BERG London’s Little Printer is one of the first examples of the IoT world where an electronic screen is conspicuous by its absence. By creating a delightful and playful product that’s connected to the Internet and yet feels like an analogue device, they have managed to successfully bridge the divide between physical and digital. Already, the Little Printer is proving to be useful in ways that, when it was first mooted, people couldn’t see. Dan Catt wrote lucidly about this here and here. He also produced an Email Bridge that gave even more functionality to the Little Printer. And this is just one person. Over the next few months, I’m sure the ideas for what this device can do will flourish. And with the BERGCloud, they are building a platform onto which new products will no doubt be added.

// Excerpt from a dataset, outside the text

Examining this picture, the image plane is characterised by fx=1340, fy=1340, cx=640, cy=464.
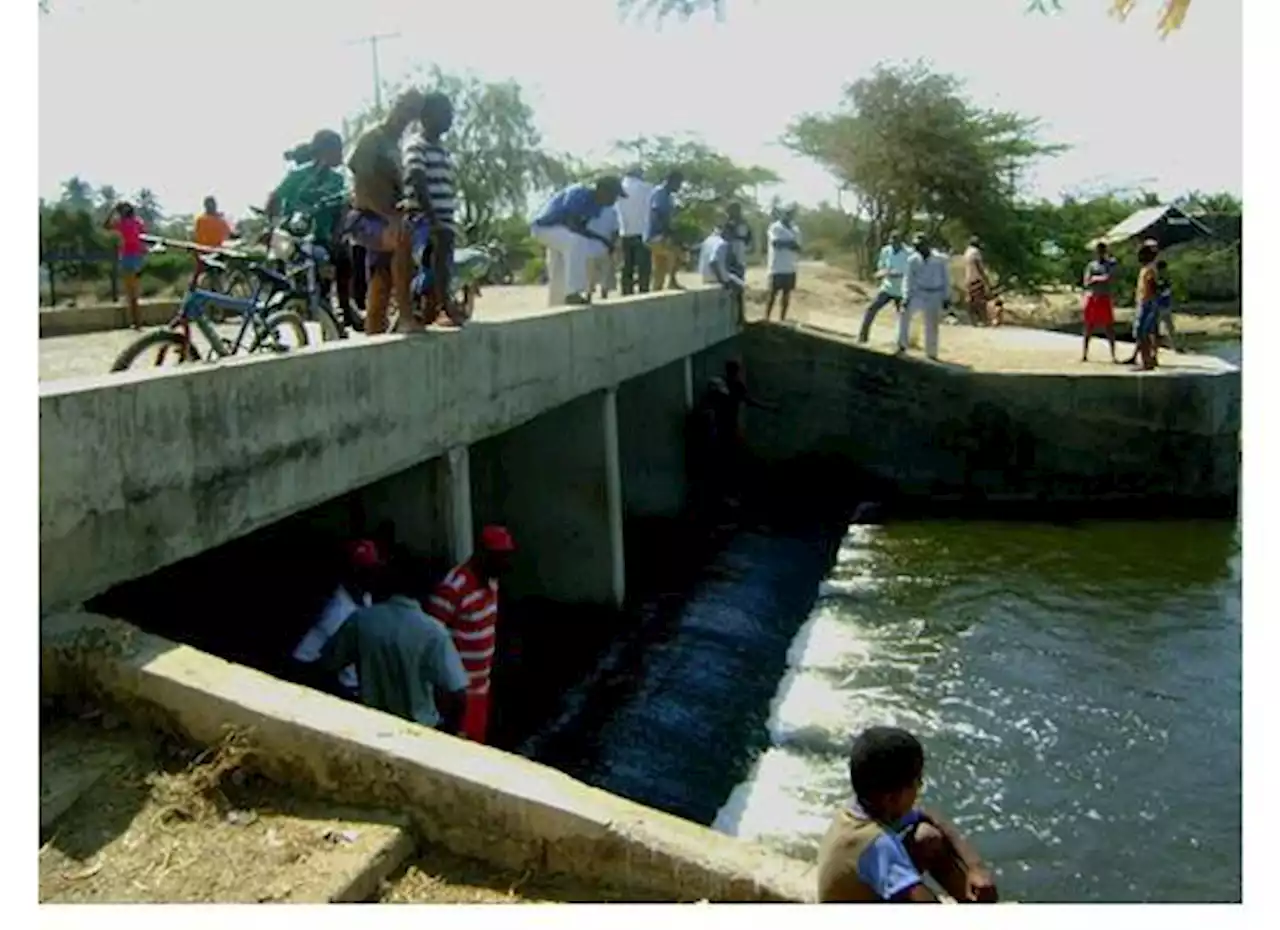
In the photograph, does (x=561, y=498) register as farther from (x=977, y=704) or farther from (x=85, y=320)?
(x=85, y=320)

Ugle is another example of an IoT object that requires no screen in order to convey information – in this case, mood. And by applying a simple taxonomy to the colours – which will be unique to you – Ugle can be incredibly useful in passing on information. And it’s a private communication (unless you share your chosen taxonomy with others).

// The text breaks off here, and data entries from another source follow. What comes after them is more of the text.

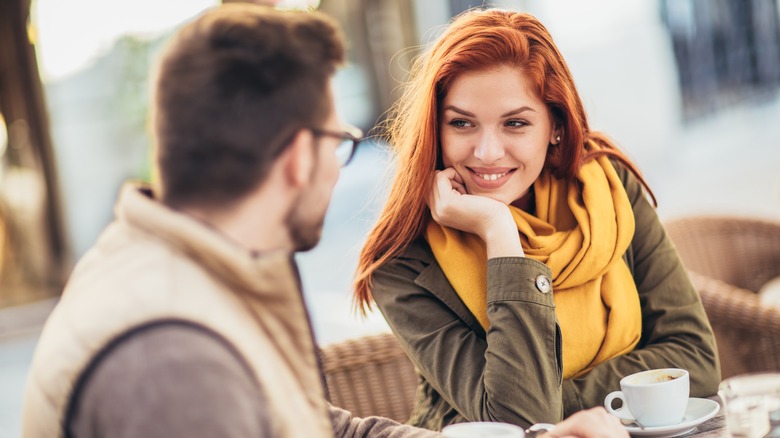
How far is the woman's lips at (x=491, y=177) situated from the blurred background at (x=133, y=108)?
439 cm

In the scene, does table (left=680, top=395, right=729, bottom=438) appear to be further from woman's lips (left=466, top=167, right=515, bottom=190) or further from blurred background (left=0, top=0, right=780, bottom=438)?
blurred background (left=0, top=0, right=780, bottom=438)

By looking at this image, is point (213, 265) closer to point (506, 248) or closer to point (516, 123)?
point (506, 248)

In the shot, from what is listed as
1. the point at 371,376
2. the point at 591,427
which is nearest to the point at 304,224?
the point at 591,427

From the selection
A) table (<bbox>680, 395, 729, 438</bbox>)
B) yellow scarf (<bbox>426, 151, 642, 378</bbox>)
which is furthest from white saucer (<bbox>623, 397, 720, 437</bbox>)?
yellow scarf (<bbox>426, 151, 642, 378</bbox>)

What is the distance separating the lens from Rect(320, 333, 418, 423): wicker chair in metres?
2.38

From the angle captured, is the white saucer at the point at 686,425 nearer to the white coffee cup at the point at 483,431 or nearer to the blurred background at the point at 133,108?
the white coffee cup at the point at 483,431

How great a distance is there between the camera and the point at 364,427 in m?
1.68

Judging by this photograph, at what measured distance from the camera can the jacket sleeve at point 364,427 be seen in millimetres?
1618

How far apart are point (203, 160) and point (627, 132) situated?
7.79m

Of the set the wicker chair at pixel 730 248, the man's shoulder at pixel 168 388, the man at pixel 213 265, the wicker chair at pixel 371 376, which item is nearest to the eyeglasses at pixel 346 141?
the man at pixel 213 265

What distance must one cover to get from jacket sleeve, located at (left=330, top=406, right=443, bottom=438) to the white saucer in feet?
1.27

Recently, the Good Night Lamp launched a shop, where you can buy a family of connected lamps that let you communicate a simple message: I’m home. Again, there is no screen, yet the potential to convey a lot of information through a single touch is there – and with future introductions such as colour, it could convey unique and private messages. Just enough information to make sense, not so much information that the user feels overwhelmed or the message gets too complex.

Turning up the heat
And this is just the beginning. When we look at the work Ford and other car manufacturers are doing, automotive data is the next seam to be mined. This could lead to smarter parking, autonomous cars, better HUDs, and more. And with open source, the innovation that could be unleashed by developers is proving exciting.

New sensor applications and hardware APIs are also helping IoT to move into other areas. Smart cities [PDF] – from lighting through to energy use – is another area that is about to mature that little bit more. And then there are the energy systems using sensors and opening up their data reserves and creating new ways of helping people manage their energy use – or providing a feedback loop about a country’s energy infrastructure.

The overall benefit is that things we take for granted start to inform us in interesting ways through colour, sound, smell or printouts on paper. What ties all these ideas together, beyond them being part of the Internet of Things, is that they are simple and beneficial. And they have something inherently human there: emotion. And it’s that which makes the cold world of the internet much, much warmer.